Mosquitoes and beneficial invertebrates are often patchy in natural habitats, which can make it difficult to understand which factors drive their abundances. To produce quantitative studies of aquatic systems, many scientists use replicated artificial ponds, or `mesocosms'. We are performing mesocosm experiments that will allow us to measure differences in abundances of mosquitoes and other aquatic invertebrates in beds of two kinds of invasive weeds (water hyacinth and Brazilian water weed) and in open water, and to estimate the effects of herbicide treatments on the survival and growth of mosquito larvae (Figure 1). In 2015, with assistance from U.S.D.A., The U.C. Davis Putah Creek Reserve, the San Joaquin Mosquito and Vector Control District, and CA Boating and Waterways, we prepared 35 water tanks as mesocosms (each held 1,325 liters). Ten each had heavy growths of water hyacinth or Brazilian water weed, and 15 were weed-free. After insects colonized, we began weekly sampling for mosquitoes and other invertebrates, and we used caged mosquito larvae to measure mosquito survival and growth. This allowed us to see if mosquito abundances differed between weed species or open water.
Soon after mesocosm establishment and before weeds were sprayed, we found more mosquito larvae in mesocosms with weeds, as expected. After several initial samples were completed, we applied glyphosate to five of the water hyacinth tanks and five weed-free tanks, and applied fluridone to five of the Brazilian water weed tanks and five weed-free tanks; unsprayed tanks of each type served as controls. We continued to measure invertebrates and the growth and survival of mosquitoes in all tanks over the next few weeks. Afterward, we removed wild mosquitoes with a short-acting larvicide and put nets over the tanks, so that we could measure the growth and survival of a standard-sized group of mosquito larvae in each tank when weeds were actively decomposing. Preliminary results for this part of the study showed that about two weeks into weed decomposition, there were many more mosquito larvae in decaying water hyacinth than in living water hyacinth (Figure 2; difference was statistically significant). Results were inconclusive for Brazilian water weed and so part of the experiment will be repeated in 2016.
To determine broad-scale associations between vector mosquitoes, other taxa, and weeds, in 2016-2017 we will conduct surveys of mosquito larvae and other invertebrate within weed beds in approximately 20 backwater channel areas in the Southern Delta, again focusing on water hyacinth and Brazilian water weed. We will also run light traps to collect adult mosquitoes in these areas. We will survey weed beds of each type at least three times before and after scheduled herbicide treatments applied by California Boating and Waterways, as well as surveying untreated sites for each weed. Post-treatment samples will allow us to document changes in mosquitoes and other invertebrates.

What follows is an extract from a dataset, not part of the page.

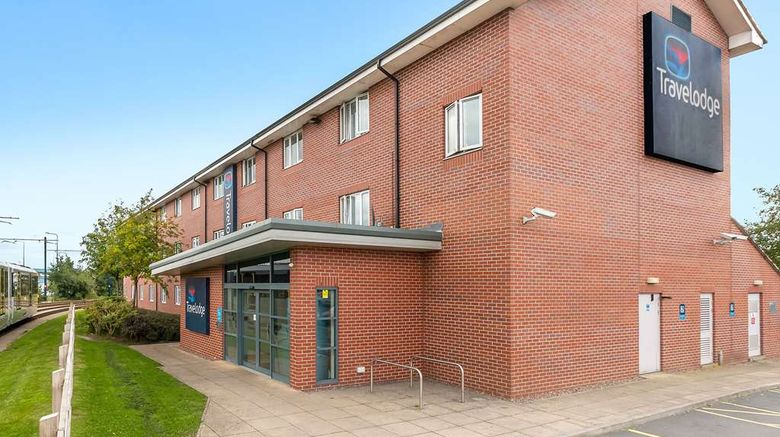 """Travelodge Ashton-Under-Lyne Exterior. Images powered by <a href=""""http://web.iceportal.com"""" target=""""_blank"""" rel=""""noopener"""">Ice Portal</a>."""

In combination, mesocosm experiments and surveys will advance knowledge about the kinds and abundances of larval mosquitoes that exploit various aquatic macrophytes, as well as the effects of weed treatments on mosquito abundances. Additionally, data on other macroinvertebrates will enhance understanding of the ecology of the Delta. We anticipate that our results will be of great interest to Mosquito and Vector Control Districts, other public health agencies, environmental agencies, and many private citizens.